Excerpt to read =

★ ★ ★

This repository contains the code related to the papers
A. Giovanidis, B. Baynat, A. Vendeville - Performance Analysis of Online Social Platforms, INFOCOM 2019. DOI: 10.1109/INFOCOM.2019.8737539
A. Giovanidis, B. Baynat, C. Magnien, A. Vendeville - Ranking Online Social Users by their Influence, IEEE/ACM Transactions on Networking, 2021. DOI 10.1109/TNET.2021.3085201
One can find here four Python notebooks:
(1) Notebook "Online+Social+Platform": we produce toy examples of social graphs (grid, ring) with a number of users
(2) Notebook "SparseOSP": the notebook implements a sparse version of the solution, where matrices A, C and vectors b(i), d(i) are filled in in a sparse way, using dictionary structure. Also, matrix-vector multiplication profits from the appropriate choice of non-negative entries, and avoids unnecessary multiplications by zero. The program is designed to take as input the Leader Graph and the posting and re-posting activity rates of all the users, that can be estimated by real-world traces. The code can solve for millions of users. We have already tested it for traces with up to 1,3 Million users and tens of Millions of posts and reposts.
(3) Notebook "OSPemul": this notebook takes as input a real-world trace from a social graph (e.g. Twitter, Weibo) and outputs the influence of each user over all others in the network, as this is calculated directly from the trace. Specifically, the influence of a user i on some other user j, is the percentage of time that posts of origin i occupy the first place of the Wall of user j. To derive the time-intervals of post presence, we make use of the ordered timestamps of posts and reposts.

★ ★ ★

Dataset section =
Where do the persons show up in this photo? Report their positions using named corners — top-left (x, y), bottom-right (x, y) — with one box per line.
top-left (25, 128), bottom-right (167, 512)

★ ★ ★

Actions to take =
a – Recast the paragraph of the repository description that begins (3) Notebook "OSPemul" as a short bulleted list that keeps its main facts.
b – Extend the repository description, picking up right after its final sentence.

Results of the tasks =
a –
- Notebook "OSPemul" takes a real-world trace from a social graph (e.g., Twitter, Weibo) as input.
- It outputs each user's influence over all other users in the network, calculated directly from the trace.
- The influence of user i on user j is the percentage of time that posts originating from i occupy the first place of j's Wall.
- The time intervals of post presence are derived from the ordered timestamps of posts and reposts.

b –
(4) Notebook "SimulatorOSP": the notebook presents a discrete-event simulator, that can generate a synthetic trace of tweets in the form (tweetID, timestamp, userID, retweetID) that can be used as input for the "OSPemul" notebook, to determine the empirical PSI-score. The Simulator can consider different inter-arrival distributions, as well as different post selection and eviction policies on the Walls and Newsfeeds. We use it to verify in the papers the validity of the model.
We have used as input for the above programs, traces from:
Twitter: freely available https://www.kaggle.com/borisch/russian-election-2018-twitter This trace comes from the Russian elections. It contains 181K active users, with 674K original Tweets and 1,27M Retweets.
Weibo: freely available https://aminer.org/influencelocality This trace emphasizes on users that are highly retweeted and can be useful to study cascade effects. It contains 1,3M active users with 233K original posts and 33,3M Retweets. It was originally collected and used in the work:
Jing Zhang, Biao Liu, Jie Tang, Ting Chen, and Juanzi Li. Social Influence Locality for Modeling Retweeting Behaviors. In Proceedings of the 23rd International Joint Conference on Artificial Intelligence (IJCAI'13). pp. 2761-2767.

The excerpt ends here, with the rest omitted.